Olga Grjasnowa ‘ City of Jasmine’


Hammoudi is welcomed by his own rowdy group, although he had actually intended to take a taxi straight to his hotel. He’d like a little peace and quiet–two nights of sleeping alone, far away from Claire and from his family waiting for him in Deir ez-Zor. A brief time out, just for himself. That’s why he didn’t tell his friends in Damascus his arrival time. They interpreted his silence as forgetfulness and simply looked up the landing time online. Now they wrap him in hugs and kiss him on the cheeks. Hammoudi is loaded into a car, complete with his heavy case full of gifts.


Grajasnowa’s study of the slow almost imperceptible slide of normal society into chaos and beyond begins with the temporary return of Hammoudi to Syria as illustrated in the opening quote. After studying in Paris and being accepted in a prestigious Hospital as a plastic surgeon, Hammoudi need only reurn home to renew his passport, a formality, to take up the position and to live with his Jewish girlfriend, herself a surgeon in Paris. Onc home the complications begin:


‘You can have your passport back but you’re not allowed to leave the country.’ ‘Pardon?’ Hammoudi responds. ‘The Security Service has some concerns about letting you leave the country again. Please contact the relevant authority.’ ‘But the Syrian embassy assured me I could just get my passport renewed. It wasn’t a big deal, they told me.’ ‘Where was that?’ ‘In Paris.’ ‘Then go and see my colleagues in Paris.’ ‘But I’d have to leave the country first!’ ‘I’m not going to get into a discussion.’ His face devoid of expression, the civil servant flips open the next file.

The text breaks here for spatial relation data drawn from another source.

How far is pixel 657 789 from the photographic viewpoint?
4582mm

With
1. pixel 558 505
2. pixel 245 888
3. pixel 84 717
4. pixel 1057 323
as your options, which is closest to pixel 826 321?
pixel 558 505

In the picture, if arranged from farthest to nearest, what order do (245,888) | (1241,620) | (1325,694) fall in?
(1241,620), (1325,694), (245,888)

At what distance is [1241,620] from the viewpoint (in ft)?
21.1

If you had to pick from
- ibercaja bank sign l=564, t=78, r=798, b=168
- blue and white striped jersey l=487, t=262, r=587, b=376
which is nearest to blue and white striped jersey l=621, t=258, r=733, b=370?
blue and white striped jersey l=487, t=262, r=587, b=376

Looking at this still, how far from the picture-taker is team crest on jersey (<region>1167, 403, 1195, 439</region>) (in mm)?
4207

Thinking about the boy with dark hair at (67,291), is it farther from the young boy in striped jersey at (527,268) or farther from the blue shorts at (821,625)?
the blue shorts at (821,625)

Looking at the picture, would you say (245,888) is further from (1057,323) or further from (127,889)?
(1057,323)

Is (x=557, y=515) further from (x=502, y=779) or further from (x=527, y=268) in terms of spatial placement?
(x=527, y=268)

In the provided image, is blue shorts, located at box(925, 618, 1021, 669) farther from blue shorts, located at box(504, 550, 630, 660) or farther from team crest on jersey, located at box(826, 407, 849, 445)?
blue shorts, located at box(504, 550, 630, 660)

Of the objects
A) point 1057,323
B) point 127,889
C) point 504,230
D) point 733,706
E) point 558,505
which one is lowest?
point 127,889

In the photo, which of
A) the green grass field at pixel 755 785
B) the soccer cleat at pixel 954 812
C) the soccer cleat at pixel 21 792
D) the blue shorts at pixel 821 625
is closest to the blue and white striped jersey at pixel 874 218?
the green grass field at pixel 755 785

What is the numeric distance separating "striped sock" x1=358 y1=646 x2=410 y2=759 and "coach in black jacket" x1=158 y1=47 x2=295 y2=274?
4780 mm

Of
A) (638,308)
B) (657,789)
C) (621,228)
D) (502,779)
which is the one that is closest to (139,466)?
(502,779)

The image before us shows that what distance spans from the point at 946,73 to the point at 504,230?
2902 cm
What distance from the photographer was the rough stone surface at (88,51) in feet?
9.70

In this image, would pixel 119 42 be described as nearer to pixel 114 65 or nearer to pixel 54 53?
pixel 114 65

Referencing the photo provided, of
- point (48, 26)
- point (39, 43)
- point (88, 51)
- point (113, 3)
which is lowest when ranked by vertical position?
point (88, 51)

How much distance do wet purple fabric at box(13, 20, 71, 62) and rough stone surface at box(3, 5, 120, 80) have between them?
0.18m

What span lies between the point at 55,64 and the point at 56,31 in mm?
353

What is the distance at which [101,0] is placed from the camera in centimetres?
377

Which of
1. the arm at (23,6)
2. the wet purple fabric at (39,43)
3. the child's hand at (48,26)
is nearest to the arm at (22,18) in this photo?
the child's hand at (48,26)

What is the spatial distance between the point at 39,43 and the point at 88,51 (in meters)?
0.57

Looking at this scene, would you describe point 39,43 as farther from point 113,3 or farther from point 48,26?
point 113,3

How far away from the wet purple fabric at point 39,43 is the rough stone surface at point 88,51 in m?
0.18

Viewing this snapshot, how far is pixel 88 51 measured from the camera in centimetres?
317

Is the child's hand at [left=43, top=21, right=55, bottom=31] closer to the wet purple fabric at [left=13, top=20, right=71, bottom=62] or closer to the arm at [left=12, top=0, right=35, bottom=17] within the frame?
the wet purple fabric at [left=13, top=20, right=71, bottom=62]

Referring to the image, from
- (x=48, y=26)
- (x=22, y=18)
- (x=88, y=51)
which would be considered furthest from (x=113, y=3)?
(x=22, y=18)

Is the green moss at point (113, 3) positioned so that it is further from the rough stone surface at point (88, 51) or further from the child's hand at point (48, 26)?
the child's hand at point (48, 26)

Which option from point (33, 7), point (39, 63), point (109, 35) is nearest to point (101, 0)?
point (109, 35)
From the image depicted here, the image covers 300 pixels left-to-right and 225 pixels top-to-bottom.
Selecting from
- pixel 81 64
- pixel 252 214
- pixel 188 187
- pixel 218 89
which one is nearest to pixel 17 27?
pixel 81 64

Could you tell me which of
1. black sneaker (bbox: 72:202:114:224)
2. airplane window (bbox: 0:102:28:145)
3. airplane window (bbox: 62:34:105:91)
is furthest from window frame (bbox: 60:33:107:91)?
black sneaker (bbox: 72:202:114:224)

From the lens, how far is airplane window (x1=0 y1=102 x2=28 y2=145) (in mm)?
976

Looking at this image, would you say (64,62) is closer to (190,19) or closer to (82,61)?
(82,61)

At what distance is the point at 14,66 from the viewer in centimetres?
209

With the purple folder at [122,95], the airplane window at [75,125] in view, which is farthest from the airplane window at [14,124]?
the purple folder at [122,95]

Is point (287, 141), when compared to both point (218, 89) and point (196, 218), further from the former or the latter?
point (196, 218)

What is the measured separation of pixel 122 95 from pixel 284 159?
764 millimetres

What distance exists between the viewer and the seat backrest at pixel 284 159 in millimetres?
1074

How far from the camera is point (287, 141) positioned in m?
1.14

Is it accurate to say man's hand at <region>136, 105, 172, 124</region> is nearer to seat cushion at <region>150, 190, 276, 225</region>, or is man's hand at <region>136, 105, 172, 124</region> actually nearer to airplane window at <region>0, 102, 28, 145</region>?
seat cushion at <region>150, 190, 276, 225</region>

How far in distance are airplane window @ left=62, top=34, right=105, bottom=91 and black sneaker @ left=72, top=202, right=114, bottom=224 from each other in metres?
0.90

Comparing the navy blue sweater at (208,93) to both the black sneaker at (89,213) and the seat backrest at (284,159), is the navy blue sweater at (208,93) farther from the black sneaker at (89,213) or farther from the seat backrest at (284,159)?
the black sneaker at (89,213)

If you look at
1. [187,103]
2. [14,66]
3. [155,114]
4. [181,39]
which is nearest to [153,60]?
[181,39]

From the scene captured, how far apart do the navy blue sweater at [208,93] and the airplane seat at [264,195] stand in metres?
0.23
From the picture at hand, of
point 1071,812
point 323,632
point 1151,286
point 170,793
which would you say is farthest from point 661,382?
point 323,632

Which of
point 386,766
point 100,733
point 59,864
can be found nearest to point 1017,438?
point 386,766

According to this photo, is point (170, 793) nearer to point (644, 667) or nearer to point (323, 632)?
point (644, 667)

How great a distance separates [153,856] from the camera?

We follow Hammoudi’s life as he slowly realises he won’t be leaving in the near future and in order to obtain an equivalency document to practice in Syria he must sit an exam, at the first sitting he answers all of the questions and fails, at the second sitting he pays the expected bribe and steadfastly refuses to answer a single question and of course passes.

In parallel we follow the story of Amal, the daughter of a rich father who makes money working for the Assad regime, amid a general but timid uprising of the people to obtain basic rites. No one in Syria is dupe, they all know of the brutality of the Assad regime:


Amal got a degree in English literature but books weren’t enough for her, so one day she auditioned for the prestigious Institute of Dramatic Arts. All that seems long ago now. Fear has settled in like a parasite building a nest inside her ribs. Amal knows exactly what might happen to her but she doesn’t know when or whether it will come about, and it’s this uncertainty that makes her tremble. Too many people around her have been arrested or tortured or have simply disappeared, which amounts to the same thing.


The situation in Syria slowly deteriorates, as the Regime has a file on everybody, with absolutely anybody being a potential informant, Amal is arrested once for being present at a demonstration where Grajasnowa describes the arrest and detention process of a totalitarian state; as her father tells her, he can bribe her captors to get her release but there are so many different organisations capable of arresting her that he would have to know that she had been arrested and then know who held her in order to pay.

Amal leaves Syria for Jordan whilst Hammoudi’s town of Deir ez-Zor finds itself a rebel centre. As the regime then tries to bomb the town and its people off of the map, Hammoudi, at great risk to his life, runs an underground surgery where he saves some lives but loses many. As Daesh first appear then absorb mant of the warring factions, Hammoudi who has repeatedly, under pressure, operated on and saved leaders of the oposition finds himself a target of Daesh and flees at the last minute with help from the retreating forces and decides to try to find his way to Europe.

The story then moves on to the tragedy of immigration as he must first cross over into Europe and then move within Europe, he reflects on the situation he discovers in the camps:


Illegal immigration is strictly regulated at the camp but not by the European governments, there’s a hierarchy of refugees. Syrians usually arrive in whole families and in boats that are slightly better and not quite as overcrowded they’re from the former middle class and they have small financial reserves that have enabled them to get to Europe. Pakistanis and Afghans cross the Mediterranean in extremely unseaworthy boats, in some cases so tightly packed that they don’t even have space to sit. The Afghans are also the most prepared for the journey, their rucksacks are very well packed and they often have instant access to dry shoes and socks. Syrians though often don’t have a plan, they don’t know what’s happening to them. The preparedness of its emigrants is still the best indicator of the state of a society. At the bottom of the hierarchy are the people from central and Northern Africa.


As the final tragedy approaches we learn from Hammoudi how much he has been marked by his experience as when interrogated by the Europeans to decide on his status, he is able to quote the exact number of lives he was unable to save.

This story successfully transmits the idea of inevitability, if you live there , no matter who you are, there is no way out. As Amal finally realises, all those years of studying and working to become someone have been lost forever.

First Published in German as “Gott ist nicht Schuchtern” in 2017 by Aufbau Verlag.
Translated into English as City of Jasmine by Katy Derbyshire and published in 2019 by Oneword Publications.